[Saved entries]
====================

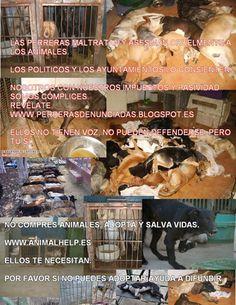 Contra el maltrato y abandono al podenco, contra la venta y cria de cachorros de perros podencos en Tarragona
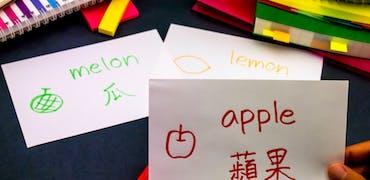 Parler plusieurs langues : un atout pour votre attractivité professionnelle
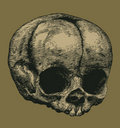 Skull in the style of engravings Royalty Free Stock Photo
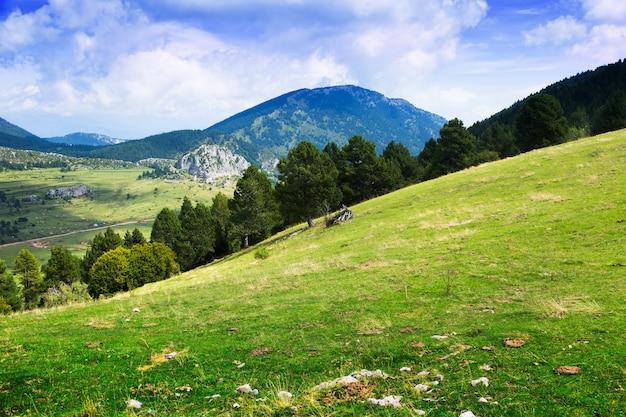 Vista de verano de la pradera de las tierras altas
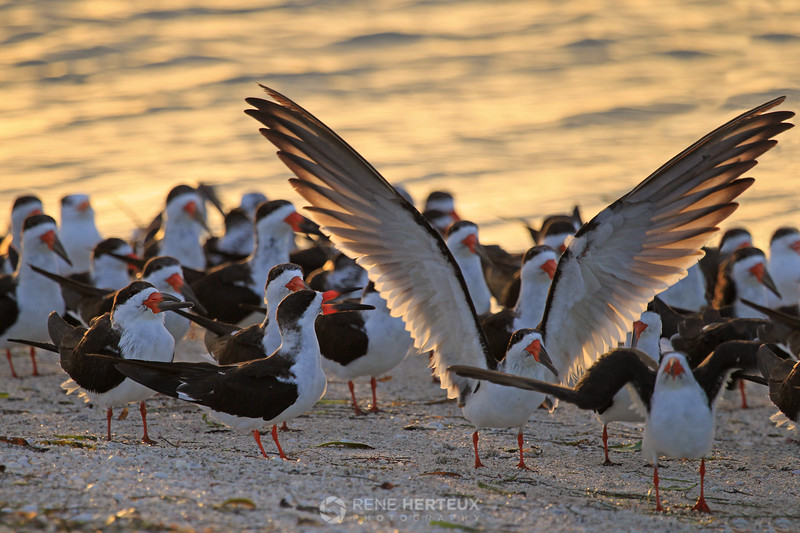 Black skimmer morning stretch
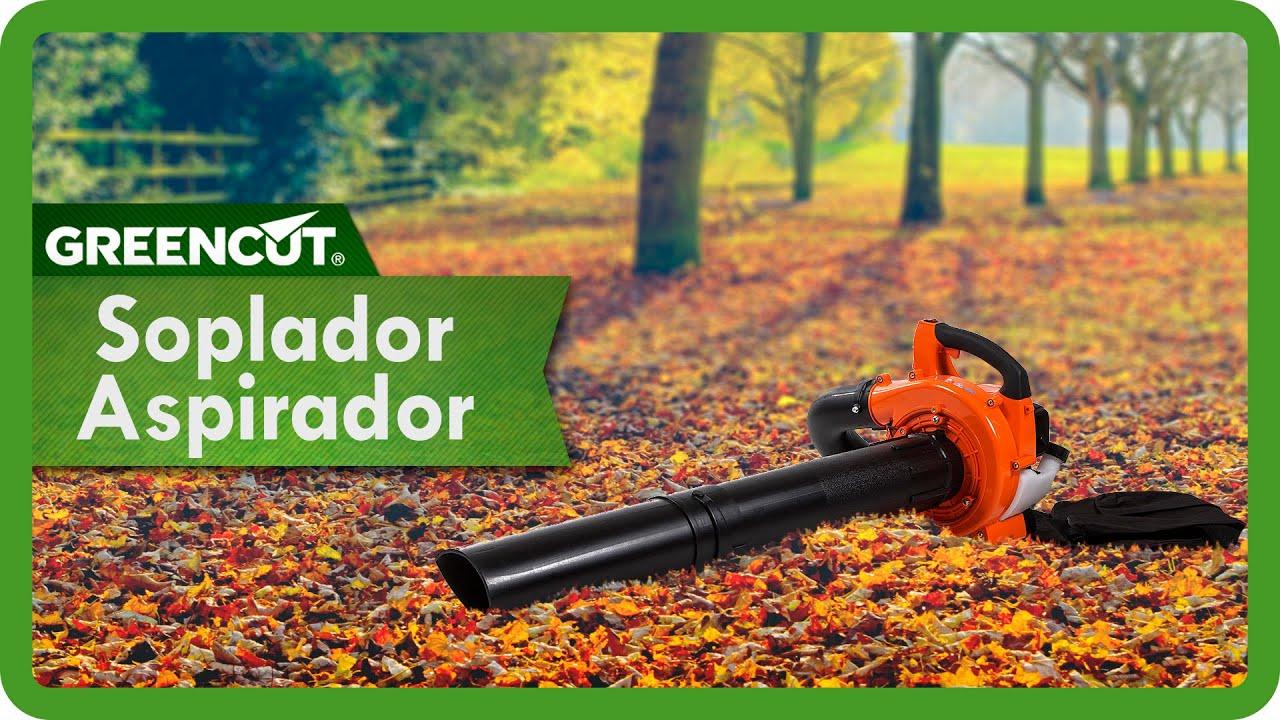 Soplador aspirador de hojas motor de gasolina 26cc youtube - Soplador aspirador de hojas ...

====================

_Exercise brief_
Word-for-word restatement: every line from the one with "Vista de verano" through the final line of the data, both ends included, pictures excluded.

_Expected answer_
 Vista de verano de la pradera de las tierras altas
 Black skimmer morning stretch
 Soplador aspirador de hojas motor de gasolina 26cc youtube - Soplador aspirador de hojas ...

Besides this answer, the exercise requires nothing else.